The difficult truth at present is that bishops are not believed or trusted. Even if they said the Our Father there would be something wrong with it. Old
men in black suits conjure up frightening, not reassuring images. Being Catholic is the last great stigma. To quote a man who found himself in a similarly impossible place, ‘We are where we are’.
The sad truth is that all of this (or much of it at least) could have been avoided. A People’s Church. Accountability, transparency, collegiality,
co-responsibility. That’s what, in effect, God said to us in the Second Vatican Council. But we knew better. And now we have old men in black suits
speaking a language no one wants to hear. It could have been so very different.
I have been listening to the media coverage of the Cloyne Report and, more recently, of Bishop Magee’s statement. I have little doubt but that Bishop Magee’s plea for forgiveness must be classed as a definite own goal. The facial expression, the language, the black suit all pointed to a man who is totally institutionalized, a man who appears to have no identity outside the clerical milieu.

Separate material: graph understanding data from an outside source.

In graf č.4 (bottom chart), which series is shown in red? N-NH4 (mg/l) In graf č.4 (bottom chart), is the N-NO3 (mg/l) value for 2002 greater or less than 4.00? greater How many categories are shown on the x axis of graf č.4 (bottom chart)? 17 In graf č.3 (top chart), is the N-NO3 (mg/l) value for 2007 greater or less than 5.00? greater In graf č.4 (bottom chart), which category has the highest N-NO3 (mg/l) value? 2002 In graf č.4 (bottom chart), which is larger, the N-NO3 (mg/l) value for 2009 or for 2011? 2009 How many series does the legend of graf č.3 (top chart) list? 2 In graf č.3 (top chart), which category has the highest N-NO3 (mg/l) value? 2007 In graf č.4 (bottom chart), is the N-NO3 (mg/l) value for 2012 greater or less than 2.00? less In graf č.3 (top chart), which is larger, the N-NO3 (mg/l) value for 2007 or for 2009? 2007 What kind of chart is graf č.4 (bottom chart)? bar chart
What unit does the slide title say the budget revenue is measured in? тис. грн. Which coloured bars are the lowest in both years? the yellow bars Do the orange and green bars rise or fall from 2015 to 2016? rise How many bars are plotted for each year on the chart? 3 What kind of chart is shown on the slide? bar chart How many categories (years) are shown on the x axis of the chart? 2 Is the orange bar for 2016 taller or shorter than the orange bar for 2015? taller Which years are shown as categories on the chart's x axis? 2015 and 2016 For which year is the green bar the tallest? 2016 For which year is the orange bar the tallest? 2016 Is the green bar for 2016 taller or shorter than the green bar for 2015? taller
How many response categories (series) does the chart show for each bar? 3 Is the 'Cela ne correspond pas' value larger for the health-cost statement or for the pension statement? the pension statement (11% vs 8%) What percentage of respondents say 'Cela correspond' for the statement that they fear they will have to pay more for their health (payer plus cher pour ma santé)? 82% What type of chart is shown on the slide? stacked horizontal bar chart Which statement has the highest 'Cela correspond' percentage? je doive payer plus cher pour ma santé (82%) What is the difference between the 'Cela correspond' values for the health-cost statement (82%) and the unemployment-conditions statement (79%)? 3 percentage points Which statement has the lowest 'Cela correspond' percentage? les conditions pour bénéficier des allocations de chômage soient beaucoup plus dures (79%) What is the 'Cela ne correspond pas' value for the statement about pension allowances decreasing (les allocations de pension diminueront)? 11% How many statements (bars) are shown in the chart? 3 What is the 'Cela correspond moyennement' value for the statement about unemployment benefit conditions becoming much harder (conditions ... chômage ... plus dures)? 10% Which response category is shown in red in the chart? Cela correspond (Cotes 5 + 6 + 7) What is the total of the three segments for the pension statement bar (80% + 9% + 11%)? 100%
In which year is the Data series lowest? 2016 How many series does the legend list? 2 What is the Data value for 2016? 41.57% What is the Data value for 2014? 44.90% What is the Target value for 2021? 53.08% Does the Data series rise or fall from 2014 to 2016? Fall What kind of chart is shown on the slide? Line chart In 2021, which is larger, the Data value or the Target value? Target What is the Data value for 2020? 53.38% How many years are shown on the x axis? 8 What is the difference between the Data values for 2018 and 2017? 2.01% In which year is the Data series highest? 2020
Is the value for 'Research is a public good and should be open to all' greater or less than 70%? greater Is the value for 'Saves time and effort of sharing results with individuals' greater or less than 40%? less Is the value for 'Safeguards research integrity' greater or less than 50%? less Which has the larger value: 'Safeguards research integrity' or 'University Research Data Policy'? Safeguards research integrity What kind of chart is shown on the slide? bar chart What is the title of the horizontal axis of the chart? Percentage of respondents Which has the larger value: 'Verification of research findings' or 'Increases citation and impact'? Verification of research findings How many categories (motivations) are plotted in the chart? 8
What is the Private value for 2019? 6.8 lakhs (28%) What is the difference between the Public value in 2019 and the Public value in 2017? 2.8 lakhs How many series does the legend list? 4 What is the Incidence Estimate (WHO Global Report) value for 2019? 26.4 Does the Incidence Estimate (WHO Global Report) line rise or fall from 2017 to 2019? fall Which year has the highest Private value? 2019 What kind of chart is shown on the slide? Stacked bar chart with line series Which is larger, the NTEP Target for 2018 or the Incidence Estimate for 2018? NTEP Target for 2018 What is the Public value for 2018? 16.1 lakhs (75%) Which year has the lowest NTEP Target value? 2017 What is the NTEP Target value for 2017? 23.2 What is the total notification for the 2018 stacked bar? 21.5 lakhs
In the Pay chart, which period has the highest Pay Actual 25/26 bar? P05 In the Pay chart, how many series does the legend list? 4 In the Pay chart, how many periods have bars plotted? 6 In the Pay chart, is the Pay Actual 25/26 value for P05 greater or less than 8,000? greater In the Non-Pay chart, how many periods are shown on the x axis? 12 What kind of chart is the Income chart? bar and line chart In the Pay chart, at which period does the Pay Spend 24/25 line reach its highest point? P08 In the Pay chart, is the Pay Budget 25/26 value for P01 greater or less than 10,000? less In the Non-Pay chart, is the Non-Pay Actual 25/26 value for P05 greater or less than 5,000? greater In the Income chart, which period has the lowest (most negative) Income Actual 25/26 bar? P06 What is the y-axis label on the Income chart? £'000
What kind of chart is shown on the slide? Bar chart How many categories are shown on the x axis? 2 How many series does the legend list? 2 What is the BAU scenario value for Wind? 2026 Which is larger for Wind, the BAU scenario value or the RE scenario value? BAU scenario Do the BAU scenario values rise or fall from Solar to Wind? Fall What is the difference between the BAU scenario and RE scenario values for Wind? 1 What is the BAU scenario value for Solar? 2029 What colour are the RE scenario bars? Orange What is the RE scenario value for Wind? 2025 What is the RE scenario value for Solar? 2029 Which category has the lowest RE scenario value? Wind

Following Bishop Magee’s statement, I noted that some commentators opined that the “victims were destroyed” and that “they would never find peace”. I am surprised that no professional counsellor or therapist has come forward to challenge this pessimistic view. Is anyone ever going to say that we have some choices about our lives? Persons who have been abused had no choice when the abuse was happening and the abuser had full power over them. But those who have been abused have choices now. They can choose to hold on to the hurt for the rest of their lives, or to let it go. They are more than the abuse that was visited on them. When I hear some of their representatives speaking on the media, I get the sense that “closure” is not the outcome that they desire.